(Saved data entries)
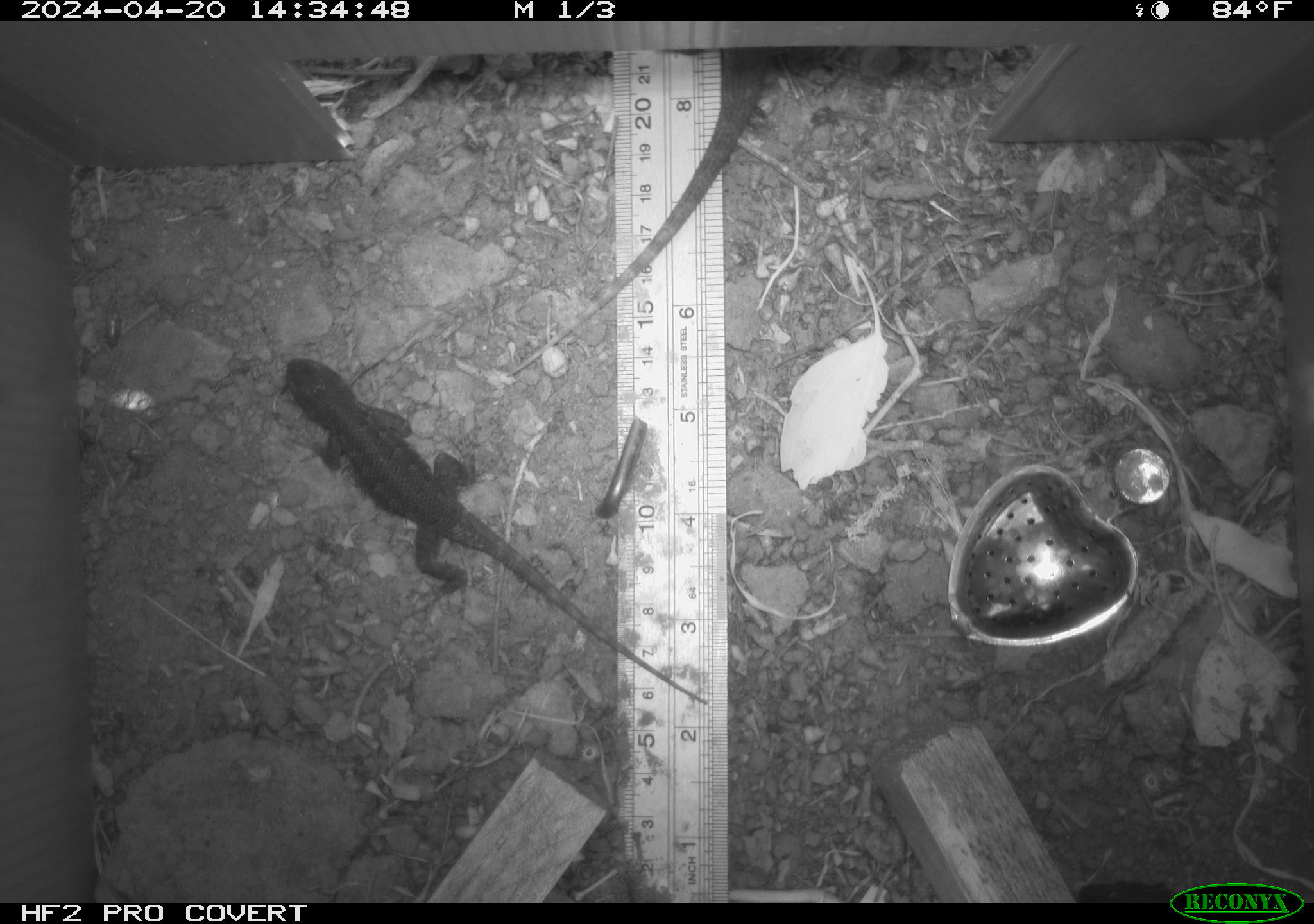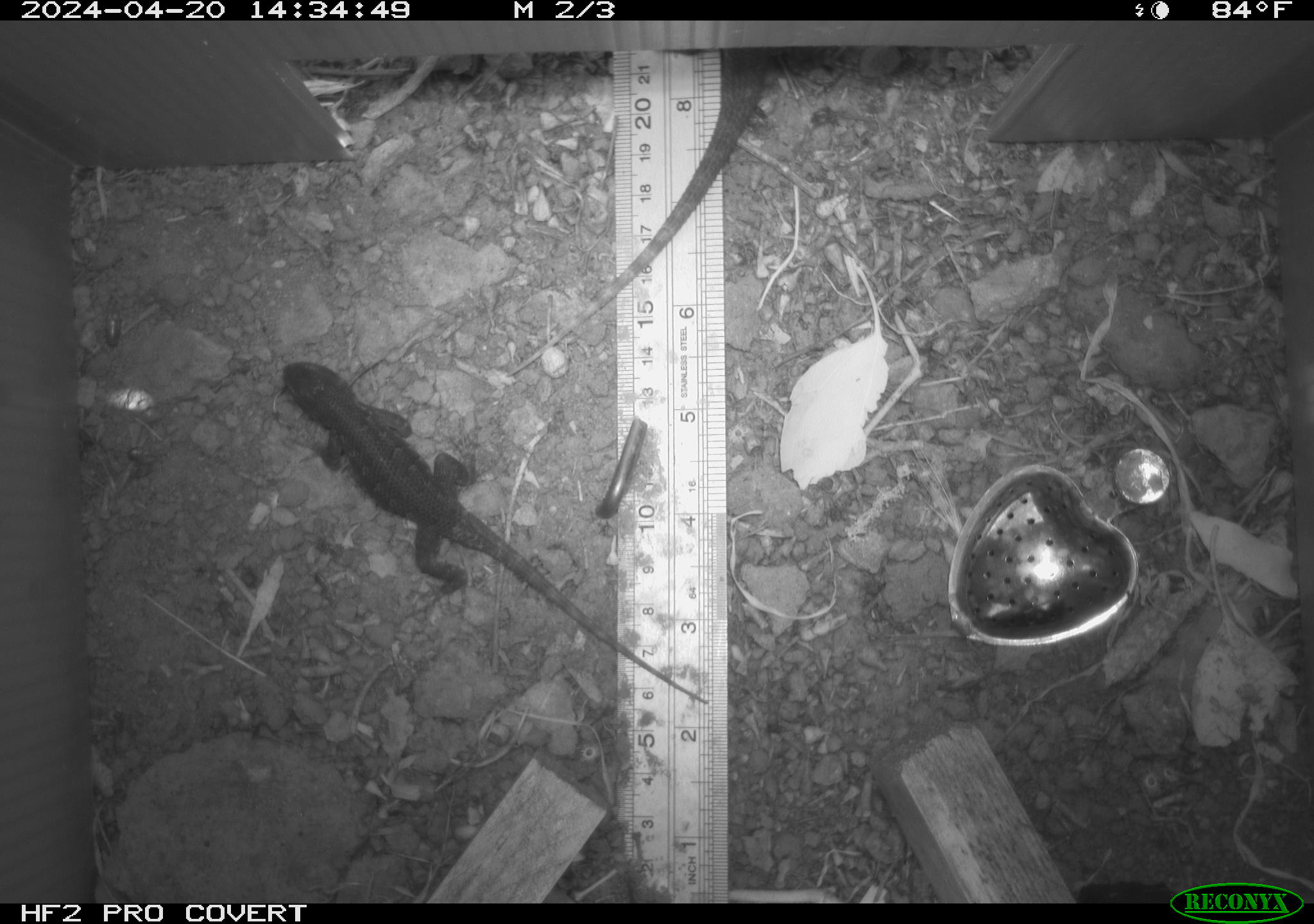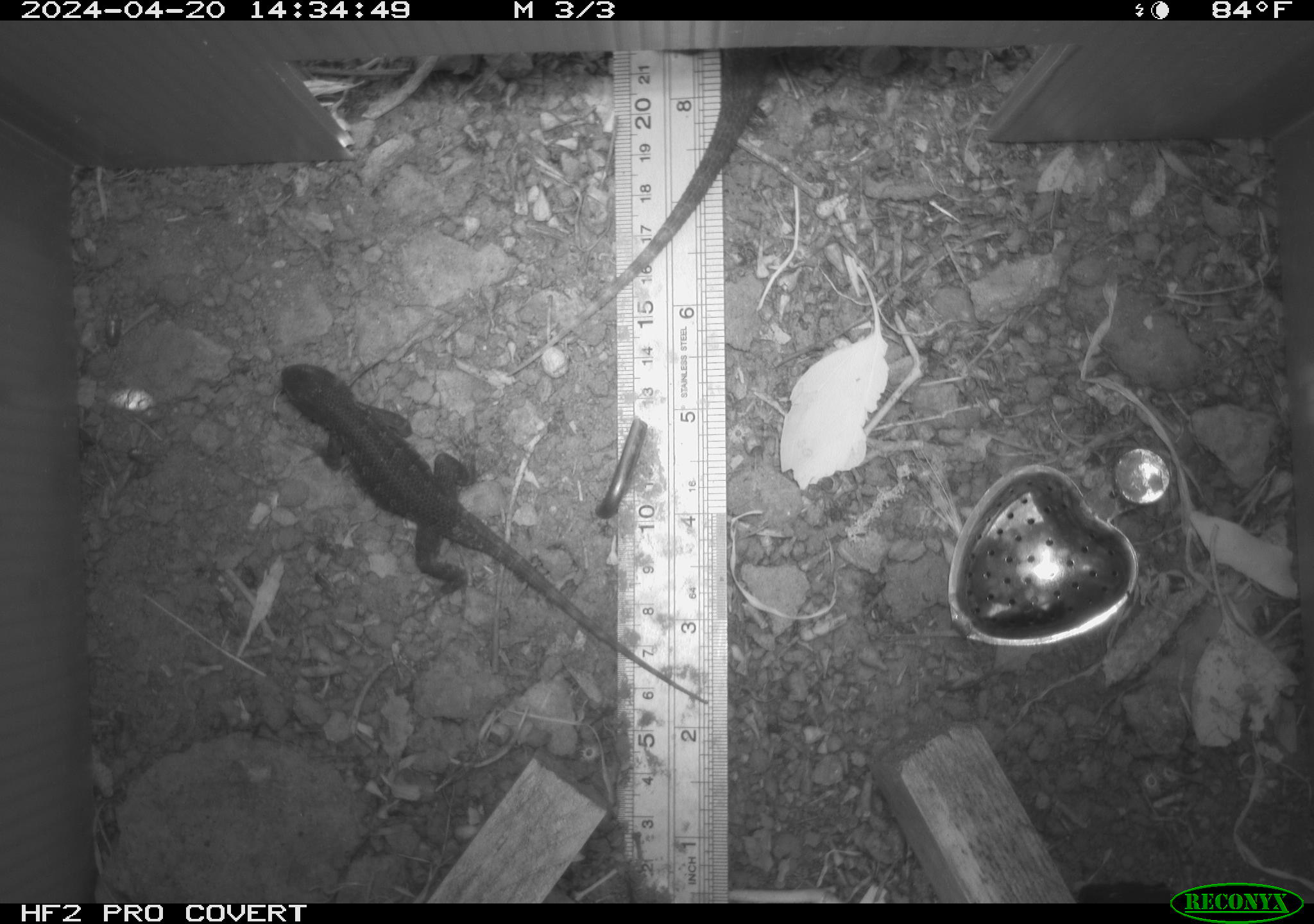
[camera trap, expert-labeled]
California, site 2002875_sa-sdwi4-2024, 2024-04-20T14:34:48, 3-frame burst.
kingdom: Animalia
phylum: Chordata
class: Reptilia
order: Squamata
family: Phrynosomatidae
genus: Sceloporus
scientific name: Sceloporus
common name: spiny lizards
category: sceloporus species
Sceloporus species (spiny lizards) (Sceloporus).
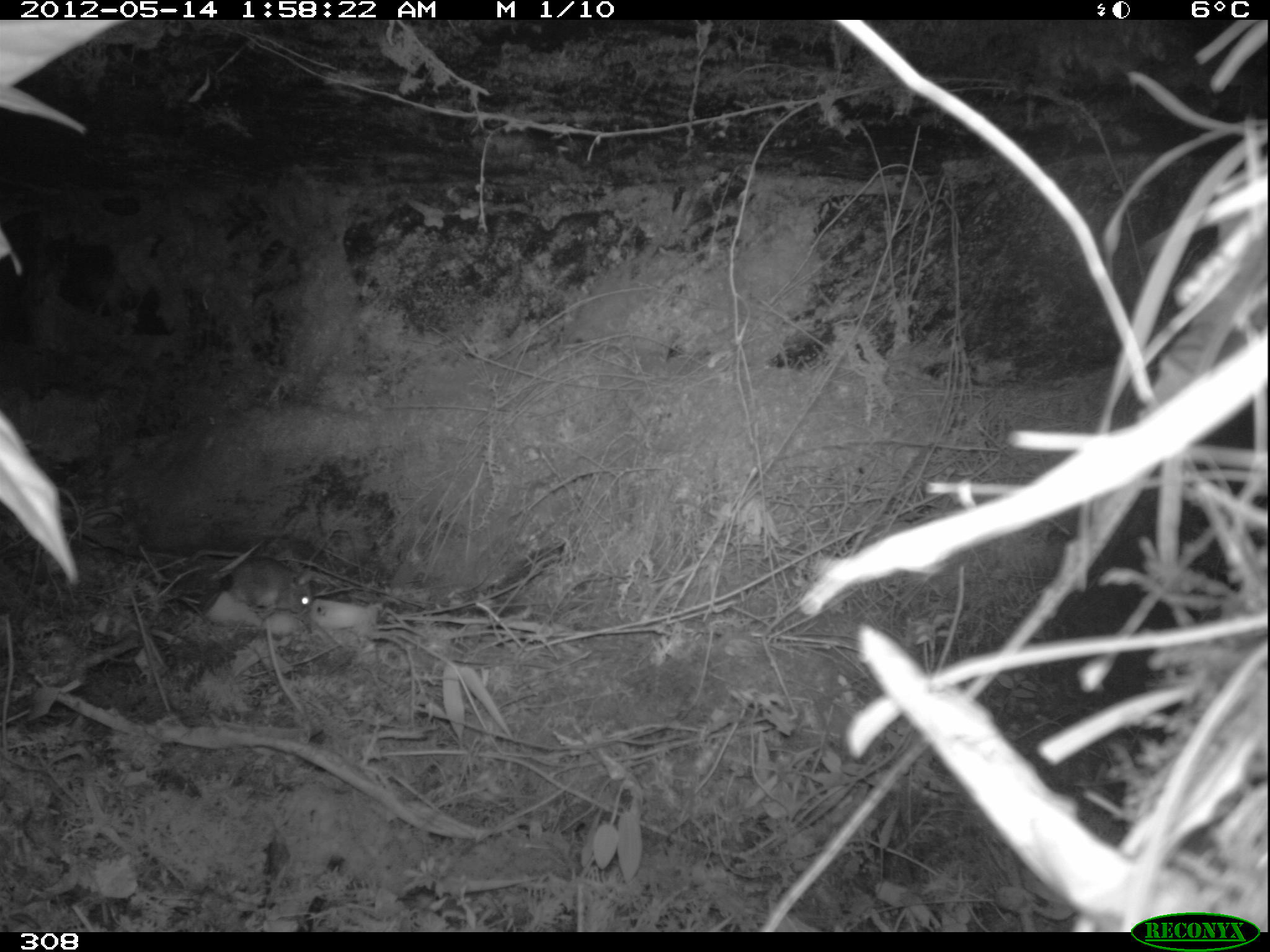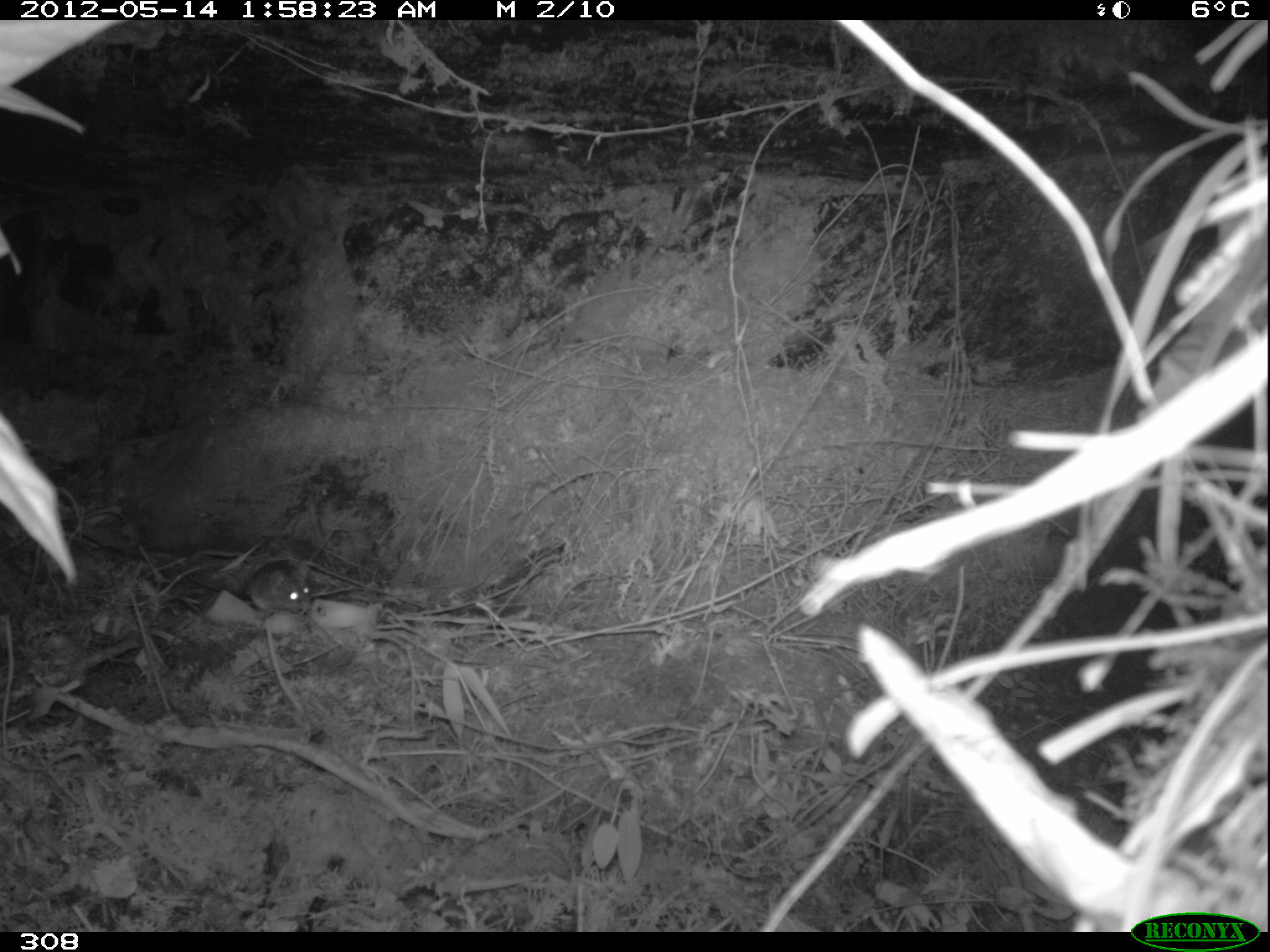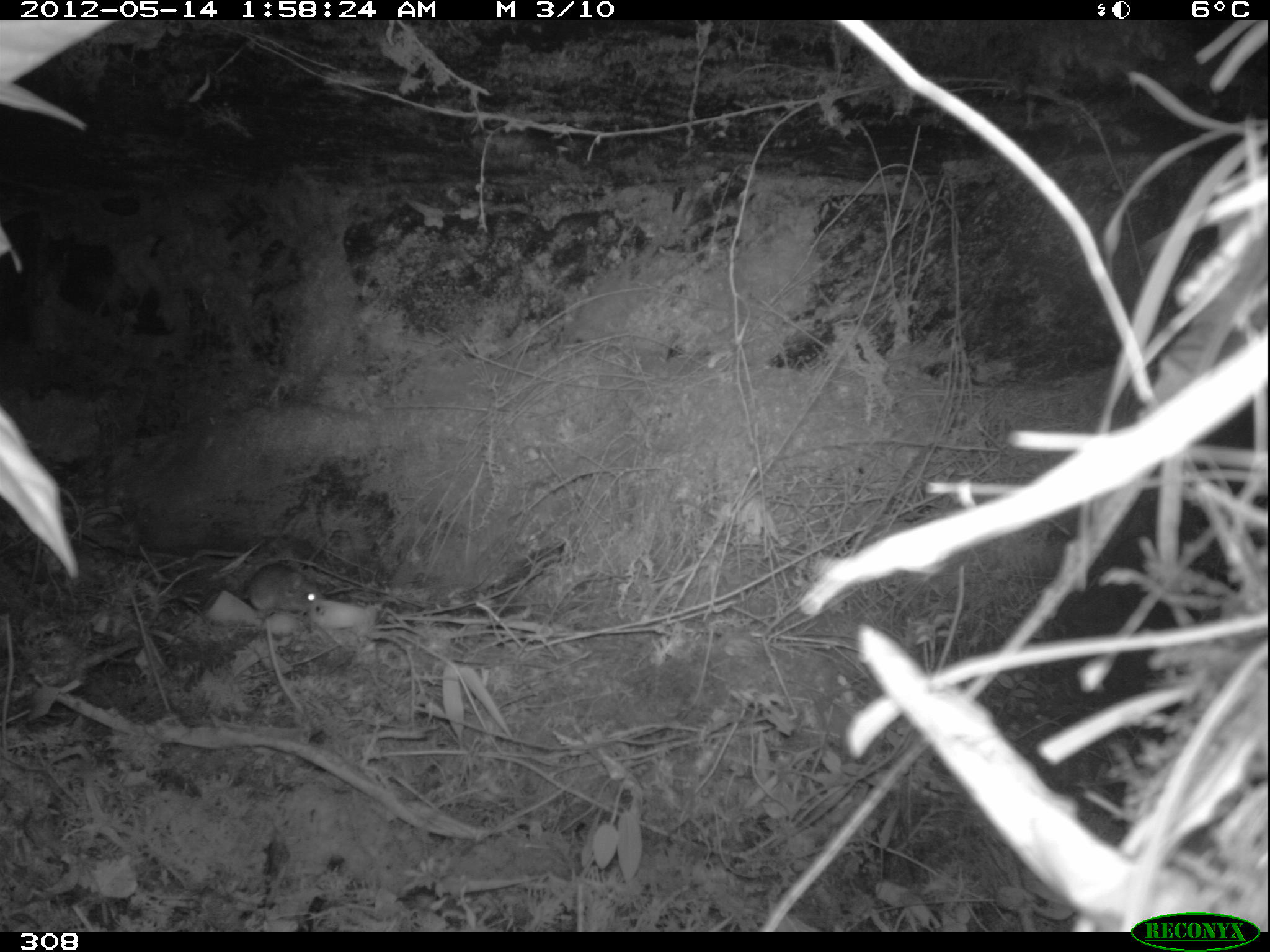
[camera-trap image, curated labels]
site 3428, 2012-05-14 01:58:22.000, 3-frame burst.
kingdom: Animalia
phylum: Chordata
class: Mammalia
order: Rodentia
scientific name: Rodentia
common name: rodents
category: unknown rodent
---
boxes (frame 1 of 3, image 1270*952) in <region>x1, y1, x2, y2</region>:
unknown rodent: <region>226, 559, 313, 614</region>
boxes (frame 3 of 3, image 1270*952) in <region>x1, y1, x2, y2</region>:
unknown rodent: <region>243, 563, 325, 612</region>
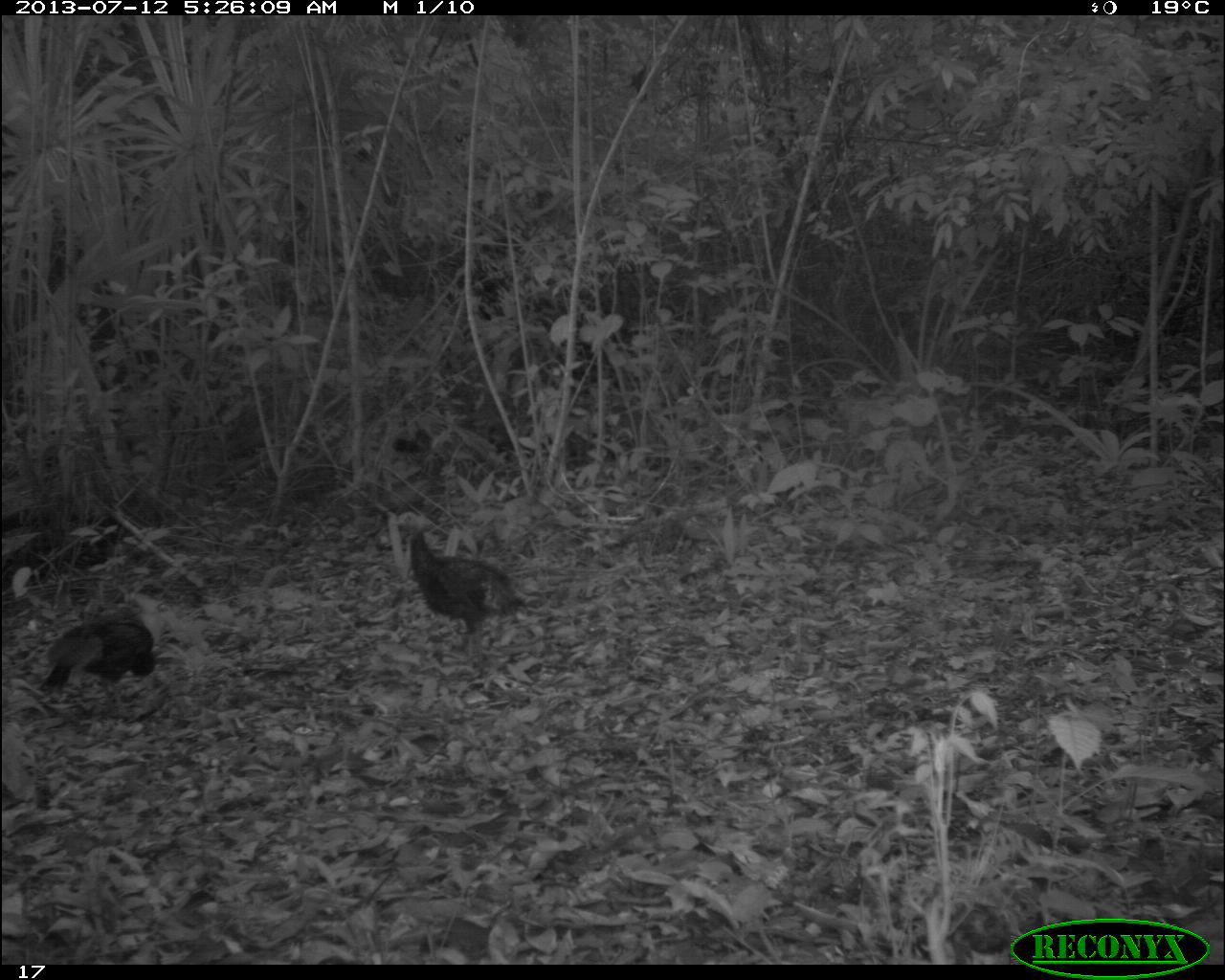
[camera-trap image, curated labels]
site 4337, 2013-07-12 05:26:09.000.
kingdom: Animalia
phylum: Chordata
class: Aves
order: Galliformes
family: Phasianidae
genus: Meleagris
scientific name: Meleagris ocellata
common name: ocellated turkey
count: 2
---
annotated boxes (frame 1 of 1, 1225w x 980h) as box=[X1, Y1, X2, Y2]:
meleagris ocellata: box=[390, 508, 528, 669]; box=[31, 611, 160, 716]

#### Problem requirements:
Excluding the pictures, write out exactly the lines from the line that contains "category: sceloporus species" through the end of the records.

#### Reply to the task:
category: sceloporus species
Sceloporus species (spiny lizards) (Sceloporus).
[camera-trap image, curated labels]
site 3428, 2012-05-14 01:58:22.000, 3-frame burst.
kingdom: Animalia
phylum: Chordata
class: Mammalia
order: Rodentia
scientific name: Rodentia
common name: rodents
category: unknown rodent
---
boxes (frame 1 of 3, image 1270*952) in <region>x1, y1, x2, y2</region>:
unknown rodent: <region>226, 559, 313, 614</region>
boxes (frame 3 of 3, image 1270*952) in <region>x1, y1, x2, y2</region>:
unknown rodent: <region>243, 563, 325, 612</region>
[camera-trap image, curated labels]
site 4337, 2013-07-12 05:26:09.000.
kingdom: Animalia
phylum: Chordata
class: Aves
order: Galliformes
family: Phasianidae
genus: Meleagris
scientific name: Meleagris ocellata
common name: ocellated turkey
count: 2
---
annotated boxes (frame 1 of 1, 1225w x 980h) as box=[X1, Y1, X2, Y2]:
meleagris ocellata: box=[390, 508, 528, 669]; box=[31, 611, 160, 716]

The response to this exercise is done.